Description
Helen Herron Taft served as First Lady of the United States from 1909–1913 alongside her husband, William Howard Taft, the twenty-seventh President of the United States. Her memoir, Recollections of Full Years, recalls her experiences alongside her husband across his lengthy political career, and is the first memoir to be published by a First Lady.
Mrs. Taft’s recollections start from her beginnings as a Cincinnati socialite, and go on to narrate her experiences as her husband ascends in his political career from Solicitor General of the United States, to Governor-General of the Philippines, and eventually to the Presidency.
Just over half of the book focuses on the Taft family’s time in the Philippines. A detailed account of Philippine life as a politician and a cultural outsider offers unique perspective on this volatile era in Philippine history. Much of the book takes the form of a travelogue, as Mrs. Taft recalls stories in extensive detail about the travels that her husband’s political career took their family on, including Japan, Cuba, Hawaii, and of course, the Philippines.

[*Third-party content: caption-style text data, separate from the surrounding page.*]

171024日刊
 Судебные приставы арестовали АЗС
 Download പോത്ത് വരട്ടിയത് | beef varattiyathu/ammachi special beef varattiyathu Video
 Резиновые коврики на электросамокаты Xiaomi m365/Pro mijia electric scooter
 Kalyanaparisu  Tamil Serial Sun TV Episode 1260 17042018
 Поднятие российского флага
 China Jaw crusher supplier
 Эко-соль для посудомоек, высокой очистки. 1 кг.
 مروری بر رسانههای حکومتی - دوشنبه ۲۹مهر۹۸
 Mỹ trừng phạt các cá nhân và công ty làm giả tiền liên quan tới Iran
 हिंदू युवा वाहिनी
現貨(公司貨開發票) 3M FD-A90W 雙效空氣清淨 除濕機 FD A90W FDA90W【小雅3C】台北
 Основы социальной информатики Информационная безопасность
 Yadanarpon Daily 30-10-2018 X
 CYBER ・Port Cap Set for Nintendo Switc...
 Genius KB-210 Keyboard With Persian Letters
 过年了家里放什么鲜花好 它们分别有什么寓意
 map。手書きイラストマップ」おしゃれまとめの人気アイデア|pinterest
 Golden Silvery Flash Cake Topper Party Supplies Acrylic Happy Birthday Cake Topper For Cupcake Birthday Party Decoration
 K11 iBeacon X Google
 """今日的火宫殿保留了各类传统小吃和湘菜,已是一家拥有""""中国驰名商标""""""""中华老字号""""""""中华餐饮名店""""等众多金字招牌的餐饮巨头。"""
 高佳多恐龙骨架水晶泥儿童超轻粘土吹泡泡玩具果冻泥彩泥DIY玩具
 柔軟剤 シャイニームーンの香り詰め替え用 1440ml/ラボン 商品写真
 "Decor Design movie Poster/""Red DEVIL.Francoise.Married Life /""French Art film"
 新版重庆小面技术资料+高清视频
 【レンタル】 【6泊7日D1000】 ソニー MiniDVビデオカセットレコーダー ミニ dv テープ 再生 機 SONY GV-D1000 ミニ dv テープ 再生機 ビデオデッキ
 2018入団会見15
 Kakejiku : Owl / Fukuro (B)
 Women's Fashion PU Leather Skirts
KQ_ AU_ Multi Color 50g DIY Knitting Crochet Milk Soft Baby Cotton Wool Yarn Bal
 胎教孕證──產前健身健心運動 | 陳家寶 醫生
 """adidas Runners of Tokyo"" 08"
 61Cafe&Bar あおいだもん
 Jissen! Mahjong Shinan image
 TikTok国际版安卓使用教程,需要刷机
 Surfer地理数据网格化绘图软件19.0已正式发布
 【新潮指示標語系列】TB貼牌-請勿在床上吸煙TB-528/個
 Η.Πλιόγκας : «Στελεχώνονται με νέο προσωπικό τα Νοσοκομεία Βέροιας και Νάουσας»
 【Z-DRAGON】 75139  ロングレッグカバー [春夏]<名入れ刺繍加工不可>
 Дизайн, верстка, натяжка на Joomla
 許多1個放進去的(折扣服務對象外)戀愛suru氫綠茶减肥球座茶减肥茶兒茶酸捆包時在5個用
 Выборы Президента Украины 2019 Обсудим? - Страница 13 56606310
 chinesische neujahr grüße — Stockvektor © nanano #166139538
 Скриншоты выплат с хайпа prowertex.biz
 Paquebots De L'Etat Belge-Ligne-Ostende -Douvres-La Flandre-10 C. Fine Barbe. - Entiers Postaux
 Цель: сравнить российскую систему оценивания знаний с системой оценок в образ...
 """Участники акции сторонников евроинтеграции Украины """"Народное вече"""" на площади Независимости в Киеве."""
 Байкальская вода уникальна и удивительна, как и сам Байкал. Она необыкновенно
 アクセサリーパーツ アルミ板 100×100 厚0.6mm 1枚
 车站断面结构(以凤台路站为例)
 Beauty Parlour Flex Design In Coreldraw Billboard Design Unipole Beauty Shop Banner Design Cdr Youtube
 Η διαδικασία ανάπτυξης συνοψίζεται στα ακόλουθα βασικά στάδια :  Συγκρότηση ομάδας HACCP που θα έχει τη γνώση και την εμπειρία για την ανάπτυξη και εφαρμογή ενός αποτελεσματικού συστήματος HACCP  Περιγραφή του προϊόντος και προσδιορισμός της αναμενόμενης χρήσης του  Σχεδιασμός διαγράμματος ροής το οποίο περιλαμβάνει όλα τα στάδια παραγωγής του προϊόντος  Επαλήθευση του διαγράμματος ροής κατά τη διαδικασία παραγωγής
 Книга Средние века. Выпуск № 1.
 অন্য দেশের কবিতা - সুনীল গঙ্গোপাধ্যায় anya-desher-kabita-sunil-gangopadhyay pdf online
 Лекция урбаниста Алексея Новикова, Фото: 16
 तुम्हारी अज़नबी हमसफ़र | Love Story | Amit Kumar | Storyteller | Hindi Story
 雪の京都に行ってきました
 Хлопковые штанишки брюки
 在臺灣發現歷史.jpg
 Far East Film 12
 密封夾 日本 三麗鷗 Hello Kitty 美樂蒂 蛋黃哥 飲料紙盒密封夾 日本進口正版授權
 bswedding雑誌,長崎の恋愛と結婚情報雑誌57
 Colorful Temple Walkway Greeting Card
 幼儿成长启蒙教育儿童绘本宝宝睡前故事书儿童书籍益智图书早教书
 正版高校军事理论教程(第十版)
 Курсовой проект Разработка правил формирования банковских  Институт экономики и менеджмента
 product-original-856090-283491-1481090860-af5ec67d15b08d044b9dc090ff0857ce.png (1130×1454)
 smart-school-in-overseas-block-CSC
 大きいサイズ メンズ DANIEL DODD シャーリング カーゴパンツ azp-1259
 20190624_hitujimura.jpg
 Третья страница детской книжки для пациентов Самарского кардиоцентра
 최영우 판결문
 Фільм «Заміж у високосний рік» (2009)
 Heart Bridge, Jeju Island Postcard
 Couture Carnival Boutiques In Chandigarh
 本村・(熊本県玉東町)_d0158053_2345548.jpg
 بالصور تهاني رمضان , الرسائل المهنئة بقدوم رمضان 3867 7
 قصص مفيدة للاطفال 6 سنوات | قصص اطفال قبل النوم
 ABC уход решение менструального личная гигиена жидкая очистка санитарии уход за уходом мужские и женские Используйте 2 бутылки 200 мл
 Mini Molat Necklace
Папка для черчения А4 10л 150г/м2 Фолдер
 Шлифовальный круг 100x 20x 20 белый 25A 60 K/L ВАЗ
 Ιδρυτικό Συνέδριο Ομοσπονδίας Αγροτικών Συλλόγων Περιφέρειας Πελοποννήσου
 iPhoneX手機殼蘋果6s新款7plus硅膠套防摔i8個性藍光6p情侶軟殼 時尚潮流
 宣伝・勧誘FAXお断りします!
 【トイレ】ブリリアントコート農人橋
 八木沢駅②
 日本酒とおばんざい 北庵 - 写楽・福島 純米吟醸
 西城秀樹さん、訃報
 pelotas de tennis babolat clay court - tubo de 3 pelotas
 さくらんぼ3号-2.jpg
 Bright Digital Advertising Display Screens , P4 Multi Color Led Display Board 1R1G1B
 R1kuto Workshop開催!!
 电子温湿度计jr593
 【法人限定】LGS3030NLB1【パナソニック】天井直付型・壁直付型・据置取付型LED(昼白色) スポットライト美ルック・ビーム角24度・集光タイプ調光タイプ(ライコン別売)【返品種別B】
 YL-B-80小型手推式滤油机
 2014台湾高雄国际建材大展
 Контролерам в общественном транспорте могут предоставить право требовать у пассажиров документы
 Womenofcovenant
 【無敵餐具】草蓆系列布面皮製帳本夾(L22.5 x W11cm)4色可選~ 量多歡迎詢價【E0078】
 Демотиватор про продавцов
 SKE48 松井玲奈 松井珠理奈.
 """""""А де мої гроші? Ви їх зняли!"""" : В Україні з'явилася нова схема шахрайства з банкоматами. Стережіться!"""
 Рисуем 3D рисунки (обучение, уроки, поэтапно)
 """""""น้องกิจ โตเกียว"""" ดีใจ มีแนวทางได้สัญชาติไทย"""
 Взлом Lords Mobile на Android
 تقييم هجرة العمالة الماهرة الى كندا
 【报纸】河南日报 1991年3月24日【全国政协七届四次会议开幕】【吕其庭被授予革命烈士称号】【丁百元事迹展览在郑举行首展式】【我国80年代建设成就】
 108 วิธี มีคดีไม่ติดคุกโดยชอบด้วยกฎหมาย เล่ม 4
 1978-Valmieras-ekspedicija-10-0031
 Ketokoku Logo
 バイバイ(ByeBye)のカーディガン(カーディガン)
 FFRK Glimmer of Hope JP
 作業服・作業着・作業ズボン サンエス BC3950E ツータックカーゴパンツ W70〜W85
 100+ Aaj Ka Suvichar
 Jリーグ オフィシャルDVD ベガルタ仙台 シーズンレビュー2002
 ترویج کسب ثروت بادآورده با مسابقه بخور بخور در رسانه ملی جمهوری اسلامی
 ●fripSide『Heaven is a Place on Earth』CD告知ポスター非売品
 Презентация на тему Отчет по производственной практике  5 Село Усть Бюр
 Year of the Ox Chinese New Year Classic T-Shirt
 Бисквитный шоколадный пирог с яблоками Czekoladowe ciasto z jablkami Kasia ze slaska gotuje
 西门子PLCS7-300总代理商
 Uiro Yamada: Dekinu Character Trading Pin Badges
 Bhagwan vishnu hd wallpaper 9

Following Taft’s election as the twenty-seventh President, the memoir turns to accounts of life in the White House from the perspective of the First Lady. History would remember Mrs. Taft as a trendsetter who expanded the role of the First Lady in significant ways, many of which she recounts from her perspective. This memoir takes readers through the very end of the Taft administration, as the family prepares to leave the White House following Woodrow Wilson’s victory in the election of 1912.